Gemma Soames reveals more than she thinks:
This sort of fertility anxiety is something that increasingly afflicts women in their twenties and younger. We are part of a generation raised on IVF stories — a generation more acutely aware of and educated about dodgy ovaries, potential fibroids and infertility scares than our mothers and elder sisters ever were. For women now in their forties, the spectre of infertility, with all its shocking stats and heartbreaking stories, was something they rarely considered before they turned their minds to conceiving, at whatever age that might have been.
But for us, it is different. IVF is now as much a part of female dialogue as waxing and highlights.
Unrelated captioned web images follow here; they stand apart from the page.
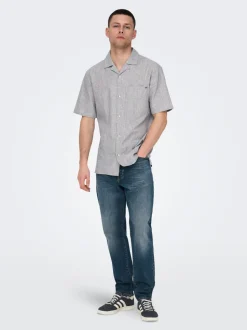 ONSEYE Chemise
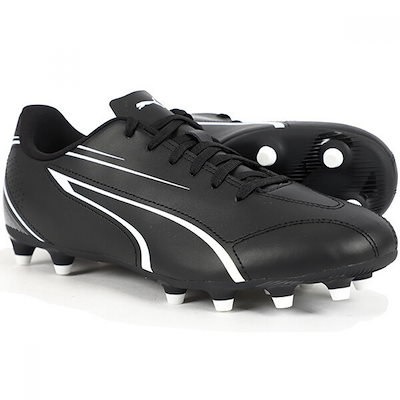 611『鼠志野 四方入角 猪口』　/骨董品 古美術 古玩 アンティーク 611『鼠志野 四方入角 猪口』 /骨董品 古美術 茶道具 アンティーク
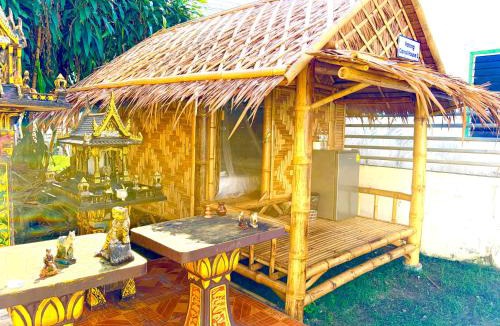 Patong Apartment | Patong Canal House 3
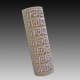 Stone-Mezuzah-Matrix-Design-by-Ceasarea-Arts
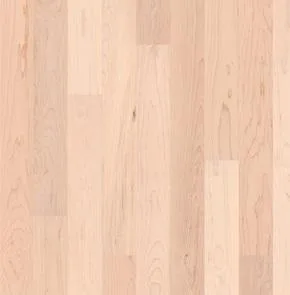 Parchet - mocheta - Bucuresti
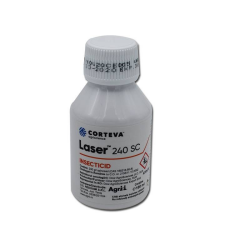 Laser 240 sc, insecticid,...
Through magazines, celebrities, soap plot lines and mates around the corner, we have all lived vicariously through story after tear-jerking story of failed pregnancy attempts. We all watched Charlotte from Sex and the City fail to conceive for three whole seasons. Girls as young as 18 have responded to IVF features printed in this magazine. And many of us are determined not to join the ranks. “We know all about IVF,” says Bella, 23. “We know that it’s difficult, and painful, and we don’t want to go through it.”
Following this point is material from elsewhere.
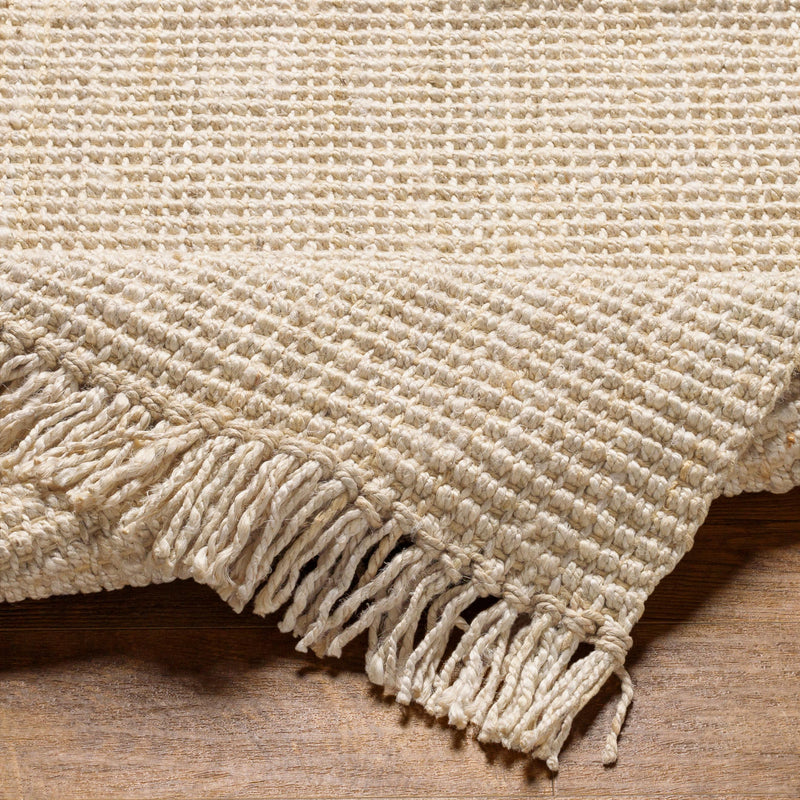Surya Rugs Rectangle CYT2301-576 IMAGE 3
I bet that most young women who are scared of infertility are actually concerned about something they cannot say: that the feminists of the prior generation sold them a false bill of goods, and they are beginning to realize this. Feminism told women to value careers and graduate degrees over motherhood and family. So, after putting off marriage, or even serious relationships in general, for decades, women are realizing that they made the wrong choices — and that it is too late.
Now, younger women do not want to repeat the same mistakes. But the political-correctness establishment will never let them say that.